Look through the lines below and extract each one that contains "taurinus".

Data to use START

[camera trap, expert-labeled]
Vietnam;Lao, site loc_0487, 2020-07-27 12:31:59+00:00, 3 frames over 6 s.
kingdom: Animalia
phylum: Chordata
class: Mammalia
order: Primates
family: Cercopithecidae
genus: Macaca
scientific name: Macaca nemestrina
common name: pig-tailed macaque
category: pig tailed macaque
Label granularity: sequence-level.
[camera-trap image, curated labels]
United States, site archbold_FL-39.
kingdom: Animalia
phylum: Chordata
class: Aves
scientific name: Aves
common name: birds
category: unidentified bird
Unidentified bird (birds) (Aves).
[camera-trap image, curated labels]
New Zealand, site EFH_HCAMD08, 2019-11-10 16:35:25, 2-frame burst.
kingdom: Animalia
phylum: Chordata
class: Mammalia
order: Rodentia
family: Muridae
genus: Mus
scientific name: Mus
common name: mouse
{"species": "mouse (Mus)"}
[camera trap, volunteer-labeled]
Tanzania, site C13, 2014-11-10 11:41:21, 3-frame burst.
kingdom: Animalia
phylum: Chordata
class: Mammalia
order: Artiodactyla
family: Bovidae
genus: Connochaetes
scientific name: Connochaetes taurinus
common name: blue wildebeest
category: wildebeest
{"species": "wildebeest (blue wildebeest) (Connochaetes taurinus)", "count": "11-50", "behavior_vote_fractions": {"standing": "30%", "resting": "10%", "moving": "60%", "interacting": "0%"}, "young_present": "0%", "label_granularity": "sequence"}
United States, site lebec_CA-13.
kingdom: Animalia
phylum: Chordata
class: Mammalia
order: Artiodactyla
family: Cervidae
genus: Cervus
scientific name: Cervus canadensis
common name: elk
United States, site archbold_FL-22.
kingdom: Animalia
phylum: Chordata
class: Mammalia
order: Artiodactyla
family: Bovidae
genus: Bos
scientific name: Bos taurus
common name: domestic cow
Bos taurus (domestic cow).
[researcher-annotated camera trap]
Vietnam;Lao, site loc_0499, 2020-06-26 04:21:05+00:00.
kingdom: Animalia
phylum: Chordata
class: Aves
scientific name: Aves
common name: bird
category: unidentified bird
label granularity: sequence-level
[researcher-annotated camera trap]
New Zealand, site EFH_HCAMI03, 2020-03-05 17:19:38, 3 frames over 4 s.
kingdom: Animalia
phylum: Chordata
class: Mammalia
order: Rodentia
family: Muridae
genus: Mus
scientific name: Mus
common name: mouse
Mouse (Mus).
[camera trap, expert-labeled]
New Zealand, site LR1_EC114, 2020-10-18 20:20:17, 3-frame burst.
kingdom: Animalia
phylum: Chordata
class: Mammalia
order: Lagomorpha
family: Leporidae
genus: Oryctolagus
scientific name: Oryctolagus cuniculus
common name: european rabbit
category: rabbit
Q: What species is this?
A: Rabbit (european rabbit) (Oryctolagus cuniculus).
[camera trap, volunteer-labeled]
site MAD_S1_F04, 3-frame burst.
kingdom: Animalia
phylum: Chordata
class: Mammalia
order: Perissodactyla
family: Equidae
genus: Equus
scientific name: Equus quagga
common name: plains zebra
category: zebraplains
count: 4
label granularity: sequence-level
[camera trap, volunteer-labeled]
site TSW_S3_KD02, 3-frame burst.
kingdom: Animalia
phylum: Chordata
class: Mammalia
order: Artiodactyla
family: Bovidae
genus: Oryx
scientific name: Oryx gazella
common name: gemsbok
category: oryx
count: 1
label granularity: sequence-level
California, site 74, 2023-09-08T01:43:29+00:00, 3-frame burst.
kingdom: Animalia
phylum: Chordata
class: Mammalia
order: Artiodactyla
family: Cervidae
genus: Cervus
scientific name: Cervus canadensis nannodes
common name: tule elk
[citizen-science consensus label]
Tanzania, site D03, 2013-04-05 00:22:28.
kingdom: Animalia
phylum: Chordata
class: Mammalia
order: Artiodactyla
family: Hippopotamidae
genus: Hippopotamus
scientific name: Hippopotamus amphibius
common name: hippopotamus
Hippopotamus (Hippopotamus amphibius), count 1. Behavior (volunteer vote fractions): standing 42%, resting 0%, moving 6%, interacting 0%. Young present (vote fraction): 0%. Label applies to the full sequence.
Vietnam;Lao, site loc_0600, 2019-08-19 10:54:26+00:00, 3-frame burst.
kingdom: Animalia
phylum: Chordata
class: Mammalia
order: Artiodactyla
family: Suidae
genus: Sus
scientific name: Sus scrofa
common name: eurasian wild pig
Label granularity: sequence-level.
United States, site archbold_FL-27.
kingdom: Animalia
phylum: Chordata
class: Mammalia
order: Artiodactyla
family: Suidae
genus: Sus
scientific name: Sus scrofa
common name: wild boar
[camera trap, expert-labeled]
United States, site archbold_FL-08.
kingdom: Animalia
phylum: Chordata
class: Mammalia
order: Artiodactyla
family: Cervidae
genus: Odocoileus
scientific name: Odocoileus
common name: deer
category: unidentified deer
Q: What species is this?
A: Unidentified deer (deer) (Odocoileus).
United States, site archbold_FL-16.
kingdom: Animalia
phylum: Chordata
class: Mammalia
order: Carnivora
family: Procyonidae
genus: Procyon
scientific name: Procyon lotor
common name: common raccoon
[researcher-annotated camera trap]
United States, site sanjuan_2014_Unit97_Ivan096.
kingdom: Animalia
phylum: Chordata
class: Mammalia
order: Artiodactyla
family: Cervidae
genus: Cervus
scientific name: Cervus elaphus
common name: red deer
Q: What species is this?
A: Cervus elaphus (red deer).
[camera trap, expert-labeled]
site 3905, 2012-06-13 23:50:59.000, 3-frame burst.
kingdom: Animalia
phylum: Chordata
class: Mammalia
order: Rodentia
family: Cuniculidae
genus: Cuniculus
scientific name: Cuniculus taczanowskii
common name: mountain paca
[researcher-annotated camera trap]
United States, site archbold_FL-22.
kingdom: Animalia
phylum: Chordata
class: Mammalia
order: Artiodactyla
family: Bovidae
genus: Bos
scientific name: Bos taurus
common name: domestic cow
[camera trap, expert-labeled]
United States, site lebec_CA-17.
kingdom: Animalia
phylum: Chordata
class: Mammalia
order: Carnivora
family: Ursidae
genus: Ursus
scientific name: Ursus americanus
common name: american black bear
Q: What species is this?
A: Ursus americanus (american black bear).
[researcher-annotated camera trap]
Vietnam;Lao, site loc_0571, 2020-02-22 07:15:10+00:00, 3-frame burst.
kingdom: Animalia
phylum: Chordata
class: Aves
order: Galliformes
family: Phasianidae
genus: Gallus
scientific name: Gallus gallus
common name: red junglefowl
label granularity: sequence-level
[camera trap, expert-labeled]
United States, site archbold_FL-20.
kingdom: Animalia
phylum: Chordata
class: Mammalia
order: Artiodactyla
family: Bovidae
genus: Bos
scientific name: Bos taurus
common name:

Data to use END

=== Task solution ===
scientific name: Connochaetes taurinus
{"species": "wildebeest (blue wildebeest) (Connochaetes taurinus)", "count": "11-50", "behavior_vote_fractions": {"standing": "30%", "resting": "10%", "moving": "60%", "interacting": "0%"}, "young_present": "0%", "label_granularity": "sequence"}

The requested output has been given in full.